Час спустя их разбудили голоса и смех. Где-то раздавался высокий, однотонный звон колокольчика. Утренний свет уже сделался ровным, а ветерок – теплым и влажным, как дыхание зверя. Мимо Колина и Мэри толпой хлынули маленькие дети в ярко-синих блузах с черными воротничками и манжетами. У каждого была за спиной аккуратно перевязанная пачка книг. Колин встал и, держась обеими руками за голову, пошатываясь, вышел на середину узкой улочки, и толпа детей начала обтекать его. Одна девочка бросила ему в живот теннисный мячик и ловко поймала его на отскоке. Ребятня отметила этот успех радостным визгом. Потом звон колокольчика затих, а оставшиеся дети замолчали и умолкли, посерьезнев, бросились бежать со всех ног. Улица внезапно опустела, Мэри низко нагнулась и энергично зачесала обеими руками ногу. Колин, слегка покачиваясь, стоял посреди улицы и смотрел в сторону невысоких домов.
– Меня какая-то дрянь искусала! – крикнула ему Мэри.
Колин подошел, встал у нее за спиной и посмотрел, как она чешет ногу. Несколько маленьких красных пятнышек увеличивались до размера монеты и быстро окрашивались в малиновый цвет.
– Лучше не расчесывать, – сказал Колин.
Он взял ее за руку и потащил на середину улицы. Слышно было, как далеко позади дети голосами, искаженными акустикой помещения явно внушительных размеров, монотонно повторяют то ли религиозный догмат, то ли арифметическую таблицу.
Мэри подпрыгивала на одной ноге.
– О господи! – вскричала она, сама посмеиваясь над своими мучениями. – Я умру, если не буду расчесывать эти укусы. Да и пить так хочется!

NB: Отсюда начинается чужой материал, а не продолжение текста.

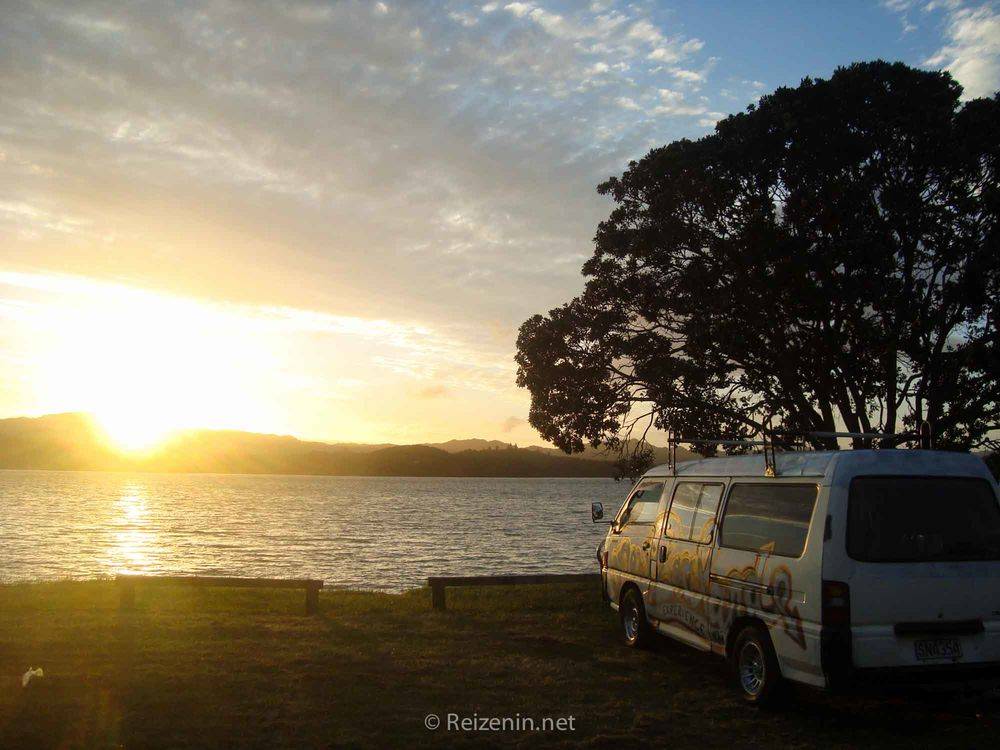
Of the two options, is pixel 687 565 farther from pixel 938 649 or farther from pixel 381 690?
pixel 381 690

С похмелья у Колина появились сдержанно-грубоватые, властные манеры, совершенно для него не характерные. Встав за спиной у Мэри и прижав ей руки к бокам, он показал в конец улицы.
– Если спустимся туда, – сказал он ей на ушко, – кажется, попадем к морю. Там наверняка открыто какое-нибудь кафе.

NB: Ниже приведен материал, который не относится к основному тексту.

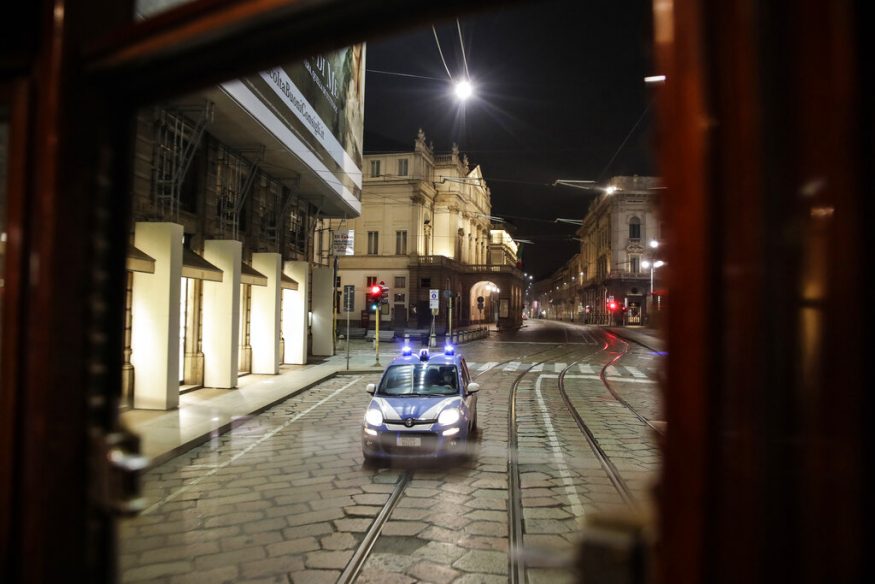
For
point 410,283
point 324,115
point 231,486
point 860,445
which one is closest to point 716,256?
point 860,445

Мэри не сопротивлялась, когда Колин подтолкнул ее вперед.
– Ты не побрился.
– Не забывай, – сказал Колин, когда они, прибавляя шагу, стали спускаться под гору, – мы приехали отдыхать.
Море раскинулось сразу за поворотом улицы. Прибрежный участок земли, узкий и пустынный, с обеих сторон упирался в сплошной ряд поврежденных бурями домов. Из спокойной желтоватой воды беспорядочно, под разными углами, торчали высокие столбы, но ни катера, ни лодок не было пришвартовано к ним. Справа от Колина и Мэри изъеденная ржавчиной жестяная стрелка указывала дорогу – по набережной – к больнице. По той же улице, что и они, на берег вышел маленький мальчик, сопровождаемый с обеих сторон двумя женщинами с набитыми до отказа хозяйственными сумками. Все трое остановились возле указателя, и женщины, нагнувшись, принялись рыться в сумках с таким видом, словно искали нечто забытое. Когда они пошли дальше, малыш пискляво заныл, но его быстро уняли.
Колин с Мэри сели у края причала на деревянные ящики, провонявшие дохлой рыбой. Приятно было смотреть в морскую даль, оставив позади узкие улочки и переулки города. В поле зрения господствовал расположенный в полумиле от берега невысокий остров, обнесенный стеной и целиком отведенный под кладбище. На одной его оконечности находились часовня и маленькая каменная пристань. Перспективу нарушал голубоватый утренний туман, и издали поблескивающие склепы и надгробия казались сооружениями тесно застроенного города будущего. Солнце за низкой пеленой смога превратилось в диск грязно-серебряного цвета, маленький и резко очерченный.